Hey all,

The read path for the UnknownType needs some community discussion. I've
raised a separate thread
<https://lists.apache.org/thread/gq9lyndb574ptq7vkz83zgkp1lx7vp5x>. PTAL

Kind regards from Belgium,
Fokko

Op za 26 jul 2025 om 00:58 schreef Ryan Blue <rdb...@gmail.com>:

> I thought that we said we wanted to get support out for v3 features in
> this release unless there is some reasonable blocker, like Spark not having
> geospatial types. To me, I think that means we should aim to get variant
> and unknown done so that we have a complete implementation with a major
> engine. And it should not be particularly difficult to get unknown done so
> I'd opt to get it in.
>
> On Fri, Jul 25, 2025 at 11:28 AM Steven Wu <stevenz...@gmail.com> wrote:
>
>> > I believe we also wanted to get in at least the read path for
>> UnknownType. Fokko has a WIP PR
>> <https://github.com/apache/iceberg/pull/13445> for that.
>> I thought in the community sync the consensus is that this is not a
>> blocker, because it is a new feature implementation. If it is ready, it
>> will be included.
>>
>> On Fri, Jul 25, 2025 at 9:43 AM Kevin Liu <kevinjq...@apache.org> wrote:
>>
>>> I think Fokko's OOO. Should we help with that PR?
>>>
>>> On Fri, Jul 25, 2025 at 9:38 AM Eduard Tudenhöfner <
>>> etudenhoef...@apache.org> wrote:
>>>
>>>> I believe we also wanted to get in at least the read path for
>>>> UnknownType. Fokko has a WIP PR
>>>> <https://github.com/apache/iceberg/pull/13445> for that.

• SET EXERCISE: Quote the UnknownType thread from "Op za 26 jul" to "to get it in.". Answer using only the UnknownType thread.

• EXTRACTED RECORDS:
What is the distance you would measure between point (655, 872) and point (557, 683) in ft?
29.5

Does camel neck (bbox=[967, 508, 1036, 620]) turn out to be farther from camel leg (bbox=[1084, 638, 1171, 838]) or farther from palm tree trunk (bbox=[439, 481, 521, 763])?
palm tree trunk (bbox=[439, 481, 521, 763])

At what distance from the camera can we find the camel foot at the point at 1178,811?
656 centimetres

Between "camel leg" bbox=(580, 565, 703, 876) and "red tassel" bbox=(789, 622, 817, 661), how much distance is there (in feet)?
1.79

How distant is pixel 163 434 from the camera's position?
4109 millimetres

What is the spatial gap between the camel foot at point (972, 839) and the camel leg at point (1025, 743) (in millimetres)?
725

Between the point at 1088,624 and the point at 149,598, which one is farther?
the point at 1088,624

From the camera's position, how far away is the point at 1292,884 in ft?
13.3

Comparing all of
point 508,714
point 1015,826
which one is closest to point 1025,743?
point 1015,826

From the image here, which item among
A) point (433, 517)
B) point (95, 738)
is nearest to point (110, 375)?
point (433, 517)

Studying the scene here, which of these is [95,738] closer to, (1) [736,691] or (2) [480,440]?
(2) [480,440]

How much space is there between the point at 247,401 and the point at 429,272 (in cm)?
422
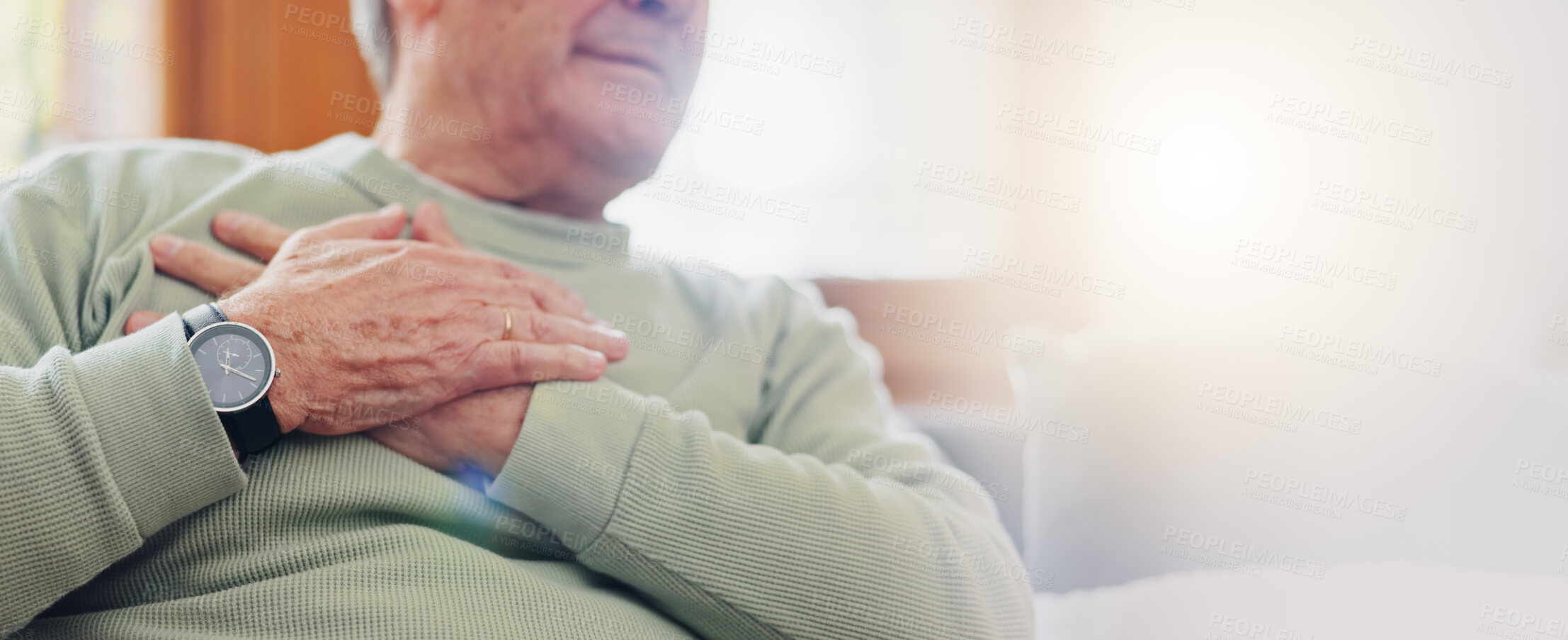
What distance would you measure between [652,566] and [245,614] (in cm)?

• IN RESPONSE:
Op za 26 jul 2025 om 00:58 schreef Ryan Blue <rdb...@gmail.com>:

> I thought that we said we wanted to get support out for v3 features in
> this release unless there is some reasonable blocker, like Spark not having
> geospatial types. To me, I think that means we should aim to get variant
> and unknown done so that we have a complete implementation with a major
> engine. And it should not be particularly difficult to get unknown done so
> I'd opt to get it in.